Subject: Re: multiple Tx queues
To: David Young <dyoung@pobox.com>
From: Greg Troxel <gdt@ir.bbn.com>
List: tech-net
Date: 01/11/2004 12:57:05
  Maybe you did not see where I wrote,

  "I guess that these chipset features could be used to implement `hardware
  ALTQ(9)' by analogy to `hardware crypto' ? I think that a driver can
  provide a hardware implementation of some CBQ, HFSC, and PRIQ configs
  by overloading the {cbq,hfsc,priq}_class_create routines. Some CBQ and
  PRIQ configs will map to rtw's prioritized rings. Some HFSC configs might
  also map to a combo of prioritized rings and a contention-free ring."

Nope, I didn't!

  > packets from ring 0 if there are any, and if not takes the first packet
  > from ring 1, etc.?

  The card I am playing with has high-, normal-, and low-priority descriptor
  rings which work as you describe above. As you mention, the hardware
  implementation is advantageous for reasons of deeper pipelines and
  fewer interrupts.

OK, so mostly we are looking at priority queues.

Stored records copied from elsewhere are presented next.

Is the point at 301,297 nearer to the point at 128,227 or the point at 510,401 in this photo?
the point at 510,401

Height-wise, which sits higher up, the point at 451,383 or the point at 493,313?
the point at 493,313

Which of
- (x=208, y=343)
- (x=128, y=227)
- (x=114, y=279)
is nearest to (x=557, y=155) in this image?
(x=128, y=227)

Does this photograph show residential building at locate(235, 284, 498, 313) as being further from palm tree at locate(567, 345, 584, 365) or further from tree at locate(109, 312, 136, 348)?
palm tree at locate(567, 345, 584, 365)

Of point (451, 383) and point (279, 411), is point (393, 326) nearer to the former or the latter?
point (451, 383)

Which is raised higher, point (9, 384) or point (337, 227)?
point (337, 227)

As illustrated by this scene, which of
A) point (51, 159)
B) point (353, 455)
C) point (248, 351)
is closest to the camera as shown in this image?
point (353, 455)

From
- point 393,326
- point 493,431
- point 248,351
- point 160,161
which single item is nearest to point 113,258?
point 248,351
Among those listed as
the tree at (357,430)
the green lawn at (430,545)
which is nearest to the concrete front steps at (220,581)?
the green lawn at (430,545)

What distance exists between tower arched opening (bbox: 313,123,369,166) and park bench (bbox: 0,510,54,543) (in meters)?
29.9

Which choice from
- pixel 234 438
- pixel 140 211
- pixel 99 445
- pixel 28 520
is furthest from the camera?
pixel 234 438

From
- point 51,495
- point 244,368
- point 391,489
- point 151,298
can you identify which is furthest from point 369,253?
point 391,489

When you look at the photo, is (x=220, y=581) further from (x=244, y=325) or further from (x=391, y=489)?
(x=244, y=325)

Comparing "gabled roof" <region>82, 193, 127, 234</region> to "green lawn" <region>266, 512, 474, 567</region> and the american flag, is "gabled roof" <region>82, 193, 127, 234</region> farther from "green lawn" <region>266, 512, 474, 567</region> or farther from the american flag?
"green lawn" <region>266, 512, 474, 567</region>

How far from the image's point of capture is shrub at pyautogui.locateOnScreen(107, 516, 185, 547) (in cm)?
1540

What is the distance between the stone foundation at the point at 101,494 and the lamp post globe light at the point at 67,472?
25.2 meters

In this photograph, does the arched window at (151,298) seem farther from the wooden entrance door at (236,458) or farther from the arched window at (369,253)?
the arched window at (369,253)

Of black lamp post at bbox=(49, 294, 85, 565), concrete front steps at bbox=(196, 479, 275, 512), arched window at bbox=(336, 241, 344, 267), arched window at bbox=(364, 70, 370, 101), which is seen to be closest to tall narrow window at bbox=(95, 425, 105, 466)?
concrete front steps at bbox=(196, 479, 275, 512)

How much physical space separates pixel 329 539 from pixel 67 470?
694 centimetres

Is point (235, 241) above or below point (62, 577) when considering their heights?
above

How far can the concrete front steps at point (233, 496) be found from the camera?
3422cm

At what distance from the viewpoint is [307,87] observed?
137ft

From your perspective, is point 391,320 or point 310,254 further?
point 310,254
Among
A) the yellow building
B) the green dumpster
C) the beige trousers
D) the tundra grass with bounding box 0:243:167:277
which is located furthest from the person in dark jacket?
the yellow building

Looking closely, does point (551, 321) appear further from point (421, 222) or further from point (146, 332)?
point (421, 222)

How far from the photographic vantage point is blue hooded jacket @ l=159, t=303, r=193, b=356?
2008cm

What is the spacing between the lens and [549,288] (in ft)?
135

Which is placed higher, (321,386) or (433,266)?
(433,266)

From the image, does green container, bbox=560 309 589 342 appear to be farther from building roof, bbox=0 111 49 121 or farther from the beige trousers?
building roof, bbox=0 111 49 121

  I think that the NIC's multiple transmit priorities can help to
  alleviate HOL blocking kind of like this: if_start puts all packets in
  the normal-priority ring by default. In a HOL-blocking condition involving
  weak/busy receiver W, if_starts puts packets for W into the low-priority
  ring, and packets for a receiver R != W into the high-priority ring. When
  the blocking condition is over, packets for W go into the low-priority
  ring until its weak/busy condition ends. Packets for receivers R !=
  W go into the normal-priority ring.

What one really needs is some sort of per-receiver queue with
fairshare unless an CTS is not forthcoming, in which case the packet
gets skipped for now.   But I suppose you could implement the above
scheme, except that it isn't immediately clear how W is fingered,
unless the kernel keeps track of the outgoing packets and scores
receivers based on inter-transmit gap when the txcomplete interrupts
happen.  At least that seems to be the hard part.

But the use of queues to mitigate problems from HOL blocking doesn't
require any tagging or QOS processing; this is really about just the
driver (or 802.11 layer, or more generally for all interfaces that
use a per-receiver RTS which may not be forthcoming).